Aside from my family, what helped get me through the days at my dermatologist job were the Potluck Fridays. I would buy store-bought mixes and bake all kinds of pastries and cookies for my coworkers. It was all I had the time and confidence to do. At the time, I didn’t think I’d ever be able to make anything tasty from scratch. Still, I relished in the compliments from people telling me how incredible my baking was.
Sometime in 2017, I was sitting around with my co-workers talking about my passion for baking. They knew how much it meant to me by the look in my eyes. But I was still in denial that I could do anything more than Potluck Fridays. But then my good friend Kristine, who nicknamed me Linus, startled my heavy-weighted self-doubt with a question, “Have you ever considered opening your own bakery?” I stopped for a second in shock. Sure, I’d always had interest in baking but I had spent years convincing myself that I wouldn’t be good enough to make it any more than a hobby. But that question dusted off the cloud of doubt inside my soul, awakened the hope I’d buried years ago and asked me, “Well, why not?”
In my contemplative silence she continued, “Picture this. You own a bakery and outside it reads Sweets by Linus.” I could see it all, the big glass windows, the plates of pastries and cakes displayed in decorated cases, enticing passersby to pop in, if not to buy, just for the smell. I could see it. For the first time in my life, it felt possible. It wasn’t just a far-off dream. I could visualize it. They say if you can dream it, you can do it. I believed that for the first time that day.
But doubt still won out, my dream not leaving the confines of my mind. Not yet. About a week later, I was let go from my job. Still believing I needed to dismiss my dreams and stay focused on my career and a stable income, I began applying for jobs. But as I filled out one application after another, I began to feel jaded and empty. I wondered to myself, why was I assisting others in their dreams but refusing to take hold of my own?

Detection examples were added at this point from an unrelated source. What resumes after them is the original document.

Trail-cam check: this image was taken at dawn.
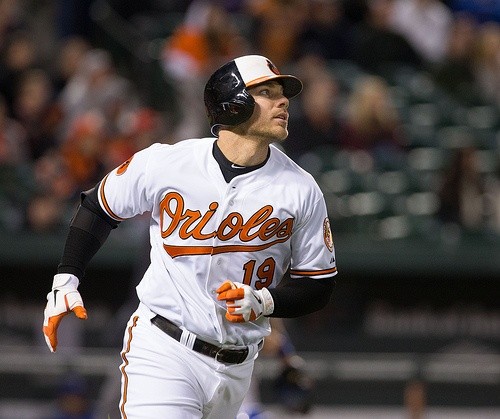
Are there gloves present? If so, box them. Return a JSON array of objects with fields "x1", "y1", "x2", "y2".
[
  {"x1": 215, "y1": 281, "x2": 274, "y2": 323},
  {"x1": 42, "y1": 272, "x2": 87, "y2": 353}
]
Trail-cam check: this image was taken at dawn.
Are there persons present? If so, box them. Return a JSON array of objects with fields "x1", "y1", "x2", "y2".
[{"x1": 42, "y1": 55, "x2": 338, "y2": 419}]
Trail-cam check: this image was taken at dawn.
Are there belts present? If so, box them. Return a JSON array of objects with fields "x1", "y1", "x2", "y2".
[{"x1": 150, "y1": 315, "x2": 263, "y2": 365}]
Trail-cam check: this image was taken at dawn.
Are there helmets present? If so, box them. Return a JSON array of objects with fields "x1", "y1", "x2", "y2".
[{"x1": 203, "y1": 55, "x2": 304, "y2": 138}]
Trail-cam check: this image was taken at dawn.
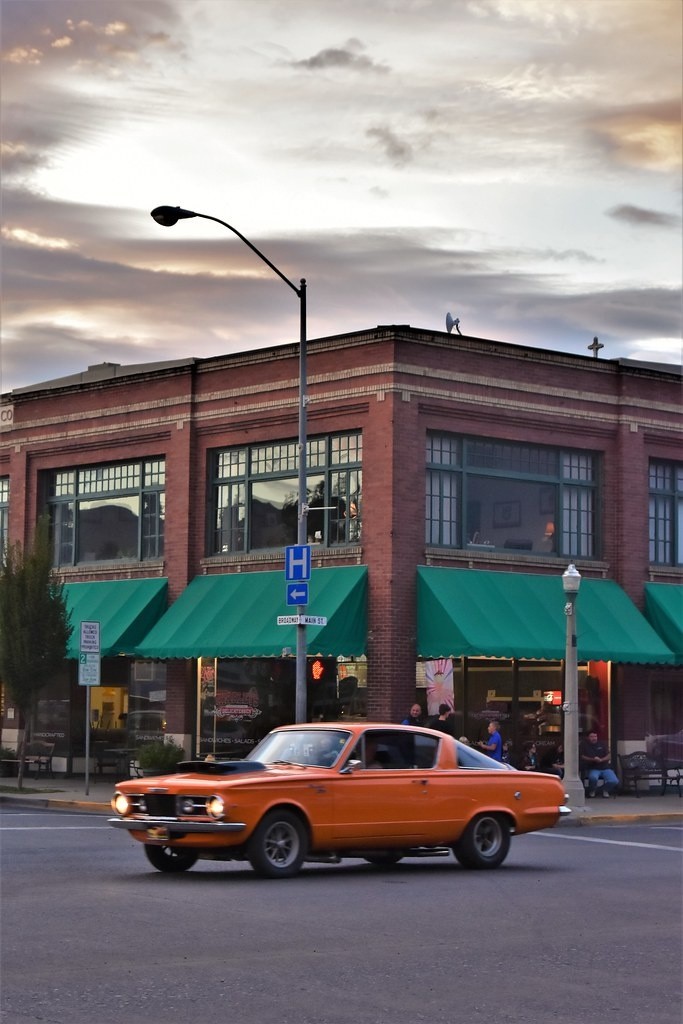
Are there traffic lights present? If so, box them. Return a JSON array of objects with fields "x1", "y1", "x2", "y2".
[{"x1": 308, "y1": 655, "x2": 337, "y2": 685}]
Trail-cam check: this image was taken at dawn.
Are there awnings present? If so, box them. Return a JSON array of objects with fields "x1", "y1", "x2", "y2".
[
  {"x1": 132, "y1": 565, "x2": 368, "y2": 660},
  {"x1": 643, "y1": 582, "x2": 683, "y2": 667},
  {"x1": 47, "y1": 576, "x2": 168, "y2": 659},
  {"x1": 415, "y1": 565, "x2": 675, "y2": 664}
]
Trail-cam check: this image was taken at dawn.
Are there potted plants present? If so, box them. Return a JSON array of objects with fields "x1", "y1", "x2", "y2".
[{"x1": 131, "y1": 736, "x2": 185, "y2": 777}]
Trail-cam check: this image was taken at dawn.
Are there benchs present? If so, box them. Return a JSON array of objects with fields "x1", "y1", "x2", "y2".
[
  {"x1": 1, "y1": 740, "x2": 56, "y2": 780},
  {"x1": 93, "y1": 739, "x2": 127, "y2": 784},
  {"x1": 617, "y1": 748, "x2": 683, "y2": 799}
]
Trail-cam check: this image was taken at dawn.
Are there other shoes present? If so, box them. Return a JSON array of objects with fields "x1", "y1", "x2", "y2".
[
  {"x1": 602, "y1": 789, "x2": 609, "y2": 798},
  {"x1": 590, "y1": 791, "x2": 596, "y2": 797}
]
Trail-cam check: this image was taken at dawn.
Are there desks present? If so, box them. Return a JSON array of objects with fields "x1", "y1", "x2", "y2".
[{"x1": 104, "y1": 748, "x2": 137, "y2": 783}]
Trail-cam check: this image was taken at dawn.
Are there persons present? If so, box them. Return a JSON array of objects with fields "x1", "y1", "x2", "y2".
[
  {"x1": 476, "y1": 721, "x2": 502, "y2": 762},
  {"x1": 579, "y1": 731, "x2": 619, "y2": 797},
  {"x1": 424, "y1": 704, "x2": 454, "y2": 736},
  {"x1": 546, "y1": 745, "x2": 564, "y2": 778},
  {"x1": 400, "y1": 703, "x2": 423, "y2": 726},
  {"x1": 522, "y1": 742, "x2": 540, "y2": 772}
]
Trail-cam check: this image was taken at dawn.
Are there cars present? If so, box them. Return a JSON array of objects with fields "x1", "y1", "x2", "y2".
[{"x1": 106, "y1": 720, "x2": 573, "y2": 879}]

My husband seemed to be wondering the same thing. He noticed the vacant look in my eyes and sat next to me. “Take a deep breath,” he instructed. “Why don’t you take a break from work for a while? Try to bake some cookies.” He had known about my interest but never the extent of how deep it ran. Hearing the confidence and certainty in his voice finally drove the overwhelming doubt away, and I got to baking. I could see the shop again, my dream within grasp. I knew then that I had to stop doubting myself. I needed to give myself permission to not only dream but do something about it.
My husband brought about 15 bags of my cookies with him to sell at work. I thought little of it at first. But within half an hour of getting there, he had sold every single box with glowing reviews. A one-time selling became weekly orders in his office. Seeing how well they had sold, my husband encouraged me to take my cookies to local businesses. “I’ll hold us down,” he said. “Just go work on your dream.”
From there, it was like I had been powered up like a battery. I joined Instagram (naming my page Sweets by Linus, of course) and started getting my name out there. I made cookies, cake pops, cupcakes, and then for the first time ever in February 2018, I made a cake from scratch. It was a chocolate drip cake I had found the recipe for online. I wanted to add my own creative flair, so I tweaked the recipe slightly, and it turned out great! When it was finished, I snapped a photo of it, and with a shaky breath, I posted it to my Instagram page. Almost instantly, positive comments poured in and along with requests for their own cake visions.
I had one woman reach out and ask if she could have the same cake I’d posted but in white. That was when I realized all the possibilities I’d have, all the chances I’d get to explore my craft and use my creative eye. Finally, after all these years of doubting myself, I realized just how destined I was for this path all along.